The Victorian Government's digital train radio system project faced a cost blowout of up to $31.4 million, public transport minister Terry Mulder has said.
Nokia-Siemens was awarded the 2008 contract to build a private GSM-R mobile telephone network for railways in Melbourne covering 350 kilometres of track.
Mulder pegged the revised project cost at up to $166.3 million compared to the 2006/7 budget allocation of $134.9 million made under the previous Labor state government.
He said that costs were under-estimated early in the project.
"Before a contractor even picked up a shovel, a briefing note from the Department of Transport says that Labor found its business case setting aside $79 million for the radio network part of the project was $20 million short of the true cost," Mulder said.
Mulder said additional costs now included $6.1 million for software development, $5.2 million for in-cab installation works, $2.1 million in additional hardware and $1.5 million to compensate delays.

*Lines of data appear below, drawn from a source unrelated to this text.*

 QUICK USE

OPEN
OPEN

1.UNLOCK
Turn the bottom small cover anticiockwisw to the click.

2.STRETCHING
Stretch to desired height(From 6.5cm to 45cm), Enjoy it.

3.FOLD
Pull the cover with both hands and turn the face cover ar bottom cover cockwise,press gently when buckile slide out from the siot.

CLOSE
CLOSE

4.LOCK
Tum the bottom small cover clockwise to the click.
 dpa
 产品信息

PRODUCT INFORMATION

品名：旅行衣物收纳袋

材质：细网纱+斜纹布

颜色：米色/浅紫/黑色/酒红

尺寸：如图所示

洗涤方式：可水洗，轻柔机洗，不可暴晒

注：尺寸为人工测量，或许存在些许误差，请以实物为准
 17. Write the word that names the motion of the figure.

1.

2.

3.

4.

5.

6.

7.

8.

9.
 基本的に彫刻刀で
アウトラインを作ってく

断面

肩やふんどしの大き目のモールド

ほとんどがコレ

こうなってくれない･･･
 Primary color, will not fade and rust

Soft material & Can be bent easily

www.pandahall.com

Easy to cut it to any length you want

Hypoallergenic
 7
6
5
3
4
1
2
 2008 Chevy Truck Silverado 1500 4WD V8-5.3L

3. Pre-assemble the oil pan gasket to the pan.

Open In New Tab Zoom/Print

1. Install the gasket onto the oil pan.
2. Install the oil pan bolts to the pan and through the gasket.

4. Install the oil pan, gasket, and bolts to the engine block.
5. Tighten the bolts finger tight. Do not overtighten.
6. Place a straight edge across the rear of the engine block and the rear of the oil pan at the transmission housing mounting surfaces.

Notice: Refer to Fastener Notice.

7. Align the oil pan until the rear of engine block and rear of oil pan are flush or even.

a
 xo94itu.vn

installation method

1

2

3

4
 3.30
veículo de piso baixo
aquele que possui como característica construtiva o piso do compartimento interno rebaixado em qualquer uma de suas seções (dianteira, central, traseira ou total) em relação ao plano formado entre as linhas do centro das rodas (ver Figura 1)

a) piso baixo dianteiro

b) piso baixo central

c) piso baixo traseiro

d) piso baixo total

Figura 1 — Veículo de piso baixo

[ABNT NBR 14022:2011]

"The Department of Transport is now seeking $25 million in additional funding (including a $2.6 million contingency) on top of the $9 million extra that the previous Labor Government allocated in 2008. This brings the total likely Labor cost blowout to at least $31.4 million," Mulder said.
Commenced in September 2009, DTRS promised reliable voice and data radio coverage, enabling train drivers to communicate more efficiently with each other and the central control centre.
In addition to safety it would offer real-time information for passengers about train events that may affect their train services.
More than 70 base stations and towers were installed around the rail network out of a total 100 planned for the DTRS.
Mulder said he hoped the DTRS would be in partial use by the end of 2012 but noted that installation was "time consuming".
"Each of Melbourne's current 189 six-car trains has to be taken out of passenger-carrying service for these works," he said.